*Task prompt:* Lay out the part of the rows below that opens with the line containing "Taking a look" and closes with the line containing "62590 millimetres" as a JSON list of strings, one string per line and with blank lines omitted.

*Information shown:*
════

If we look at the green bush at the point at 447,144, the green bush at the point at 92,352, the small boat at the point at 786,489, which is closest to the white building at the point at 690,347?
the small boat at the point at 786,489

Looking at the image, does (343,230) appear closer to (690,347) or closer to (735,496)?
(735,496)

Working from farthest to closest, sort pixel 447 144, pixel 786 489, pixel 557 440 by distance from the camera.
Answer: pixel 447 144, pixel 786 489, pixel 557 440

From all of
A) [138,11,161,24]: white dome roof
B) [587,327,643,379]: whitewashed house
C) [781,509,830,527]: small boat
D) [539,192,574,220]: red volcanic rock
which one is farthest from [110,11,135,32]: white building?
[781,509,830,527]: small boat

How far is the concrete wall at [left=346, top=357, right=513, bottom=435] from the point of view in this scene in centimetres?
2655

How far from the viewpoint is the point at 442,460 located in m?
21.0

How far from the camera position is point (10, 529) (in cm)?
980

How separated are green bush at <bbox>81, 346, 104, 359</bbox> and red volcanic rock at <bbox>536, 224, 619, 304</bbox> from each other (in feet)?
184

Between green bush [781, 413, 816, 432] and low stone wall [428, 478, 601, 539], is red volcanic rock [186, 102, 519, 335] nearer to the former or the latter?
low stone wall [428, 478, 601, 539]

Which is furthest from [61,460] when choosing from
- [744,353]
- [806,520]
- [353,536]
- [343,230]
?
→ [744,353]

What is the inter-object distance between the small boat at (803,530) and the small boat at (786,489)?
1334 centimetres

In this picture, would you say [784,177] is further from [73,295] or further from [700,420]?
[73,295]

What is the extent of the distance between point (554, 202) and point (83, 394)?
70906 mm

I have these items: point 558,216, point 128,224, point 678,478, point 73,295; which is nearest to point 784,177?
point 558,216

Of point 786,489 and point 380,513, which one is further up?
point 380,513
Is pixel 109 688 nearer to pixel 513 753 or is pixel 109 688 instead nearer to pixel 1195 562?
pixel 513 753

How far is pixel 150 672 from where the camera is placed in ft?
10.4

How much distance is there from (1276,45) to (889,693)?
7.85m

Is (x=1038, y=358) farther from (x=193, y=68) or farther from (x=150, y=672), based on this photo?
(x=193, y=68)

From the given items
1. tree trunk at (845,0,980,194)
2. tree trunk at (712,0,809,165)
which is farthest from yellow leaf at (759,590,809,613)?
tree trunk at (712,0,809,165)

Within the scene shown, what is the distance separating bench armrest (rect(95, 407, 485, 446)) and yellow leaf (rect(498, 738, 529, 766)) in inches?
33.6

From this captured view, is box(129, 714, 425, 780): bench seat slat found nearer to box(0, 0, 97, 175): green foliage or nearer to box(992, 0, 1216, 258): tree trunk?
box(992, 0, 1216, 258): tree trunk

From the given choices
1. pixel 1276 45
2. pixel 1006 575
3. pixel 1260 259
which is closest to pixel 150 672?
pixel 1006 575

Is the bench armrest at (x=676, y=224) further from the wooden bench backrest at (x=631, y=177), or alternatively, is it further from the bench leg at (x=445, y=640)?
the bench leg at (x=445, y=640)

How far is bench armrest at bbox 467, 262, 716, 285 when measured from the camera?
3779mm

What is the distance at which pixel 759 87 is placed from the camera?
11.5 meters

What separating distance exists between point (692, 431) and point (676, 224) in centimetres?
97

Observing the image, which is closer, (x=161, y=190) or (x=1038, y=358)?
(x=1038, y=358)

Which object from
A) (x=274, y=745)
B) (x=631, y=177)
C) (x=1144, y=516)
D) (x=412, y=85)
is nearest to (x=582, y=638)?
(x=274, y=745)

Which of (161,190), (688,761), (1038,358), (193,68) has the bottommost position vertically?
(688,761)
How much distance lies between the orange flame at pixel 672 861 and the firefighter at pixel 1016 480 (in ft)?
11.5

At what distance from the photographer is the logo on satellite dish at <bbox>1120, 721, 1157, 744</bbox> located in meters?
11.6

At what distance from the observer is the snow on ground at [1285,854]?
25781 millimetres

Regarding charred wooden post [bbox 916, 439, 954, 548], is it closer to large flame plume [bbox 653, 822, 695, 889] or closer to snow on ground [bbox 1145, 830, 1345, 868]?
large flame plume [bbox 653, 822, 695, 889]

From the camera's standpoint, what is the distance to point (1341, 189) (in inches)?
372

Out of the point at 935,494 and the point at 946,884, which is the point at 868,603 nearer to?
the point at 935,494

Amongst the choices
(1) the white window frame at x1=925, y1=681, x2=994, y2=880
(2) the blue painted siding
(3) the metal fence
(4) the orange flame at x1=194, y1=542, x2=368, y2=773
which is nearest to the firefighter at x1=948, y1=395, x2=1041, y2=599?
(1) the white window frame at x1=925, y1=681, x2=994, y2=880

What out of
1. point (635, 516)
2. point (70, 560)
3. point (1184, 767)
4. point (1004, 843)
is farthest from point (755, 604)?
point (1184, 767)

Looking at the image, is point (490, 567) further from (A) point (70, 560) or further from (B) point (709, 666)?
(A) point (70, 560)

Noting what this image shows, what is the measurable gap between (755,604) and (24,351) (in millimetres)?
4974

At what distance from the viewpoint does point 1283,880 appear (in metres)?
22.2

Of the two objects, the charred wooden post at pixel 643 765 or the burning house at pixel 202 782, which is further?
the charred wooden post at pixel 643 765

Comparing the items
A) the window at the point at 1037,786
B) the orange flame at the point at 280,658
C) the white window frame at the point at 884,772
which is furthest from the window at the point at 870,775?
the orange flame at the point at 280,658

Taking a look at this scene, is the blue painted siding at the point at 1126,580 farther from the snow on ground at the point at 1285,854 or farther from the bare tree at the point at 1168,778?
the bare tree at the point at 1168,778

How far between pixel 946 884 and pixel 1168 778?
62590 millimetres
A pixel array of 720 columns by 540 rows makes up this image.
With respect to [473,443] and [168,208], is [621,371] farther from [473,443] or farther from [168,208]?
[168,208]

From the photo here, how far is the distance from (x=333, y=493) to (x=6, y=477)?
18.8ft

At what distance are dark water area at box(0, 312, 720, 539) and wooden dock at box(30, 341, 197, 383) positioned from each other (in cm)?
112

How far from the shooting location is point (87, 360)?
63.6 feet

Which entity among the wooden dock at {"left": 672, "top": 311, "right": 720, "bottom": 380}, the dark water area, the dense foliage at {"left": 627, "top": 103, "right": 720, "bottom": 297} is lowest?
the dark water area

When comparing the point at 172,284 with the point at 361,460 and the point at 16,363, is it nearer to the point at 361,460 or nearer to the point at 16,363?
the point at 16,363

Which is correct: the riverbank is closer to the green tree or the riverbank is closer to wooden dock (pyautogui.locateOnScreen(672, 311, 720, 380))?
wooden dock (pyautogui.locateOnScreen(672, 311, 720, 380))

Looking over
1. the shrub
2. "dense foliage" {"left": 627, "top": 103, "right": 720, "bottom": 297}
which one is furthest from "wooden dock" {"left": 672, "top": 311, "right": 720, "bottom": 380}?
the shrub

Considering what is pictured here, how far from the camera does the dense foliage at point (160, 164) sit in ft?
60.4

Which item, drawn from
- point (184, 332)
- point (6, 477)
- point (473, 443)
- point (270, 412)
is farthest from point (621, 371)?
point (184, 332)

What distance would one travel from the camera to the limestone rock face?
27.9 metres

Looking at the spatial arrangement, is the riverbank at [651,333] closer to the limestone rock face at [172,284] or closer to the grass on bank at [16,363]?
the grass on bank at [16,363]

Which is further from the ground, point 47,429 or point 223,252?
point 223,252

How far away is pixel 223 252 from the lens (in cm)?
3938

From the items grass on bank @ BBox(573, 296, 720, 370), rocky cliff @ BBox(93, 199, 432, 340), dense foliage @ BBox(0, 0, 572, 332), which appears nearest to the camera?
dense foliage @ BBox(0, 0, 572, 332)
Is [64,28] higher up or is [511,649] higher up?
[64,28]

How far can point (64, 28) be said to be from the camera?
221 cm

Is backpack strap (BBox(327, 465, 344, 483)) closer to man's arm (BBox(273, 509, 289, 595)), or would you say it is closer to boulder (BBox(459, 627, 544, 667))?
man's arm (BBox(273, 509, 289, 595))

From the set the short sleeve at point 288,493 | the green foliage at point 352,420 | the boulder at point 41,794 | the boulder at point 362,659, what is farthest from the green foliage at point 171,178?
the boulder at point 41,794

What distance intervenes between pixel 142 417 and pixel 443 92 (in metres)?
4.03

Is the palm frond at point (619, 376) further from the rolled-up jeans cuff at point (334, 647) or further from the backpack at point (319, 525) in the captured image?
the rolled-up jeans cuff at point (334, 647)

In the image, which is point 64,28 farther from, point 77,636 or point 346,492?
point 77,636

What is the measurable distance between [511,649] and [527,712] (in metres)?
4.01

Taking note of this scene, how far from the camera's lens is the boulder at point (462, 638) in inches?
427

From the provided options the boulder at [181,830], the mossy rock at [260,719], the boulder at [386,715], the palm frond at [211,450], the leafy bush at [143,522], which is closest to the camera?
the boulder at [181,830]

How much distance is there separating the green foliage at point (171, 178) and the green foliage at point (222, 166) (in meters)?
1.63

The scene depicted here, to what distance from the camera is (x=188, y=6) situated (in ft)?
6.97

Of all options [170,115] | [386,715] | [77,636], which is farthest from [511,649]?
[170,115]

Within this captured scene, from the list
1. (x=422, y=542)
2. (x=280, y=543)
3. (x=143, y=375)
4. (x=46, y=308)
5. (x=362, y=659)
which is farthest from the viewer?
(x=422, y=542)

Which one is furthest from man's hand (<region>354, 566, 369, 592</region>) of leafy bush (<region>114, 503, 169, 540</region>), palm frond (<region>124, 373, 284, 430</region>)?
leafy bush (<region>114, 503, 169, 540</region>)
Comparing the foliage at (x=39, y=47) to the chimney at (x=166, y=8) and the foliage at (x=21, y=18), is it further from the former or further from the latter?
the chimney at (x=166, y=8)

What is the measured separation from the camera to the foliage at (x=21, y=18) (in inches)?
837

════

*Worked answer:*
[
  "Taking a look at this scene, is the blue painted siding at the point at 1126,580 farther from the snow on ground at the point at 1285,854 or farther from the bare tree at the point at 1168,778?",
  "the bare tree at the point at 1168,778",
  "How far between pixel 946 884 and pixel 1168 778?",
  "62590 millimetres"
]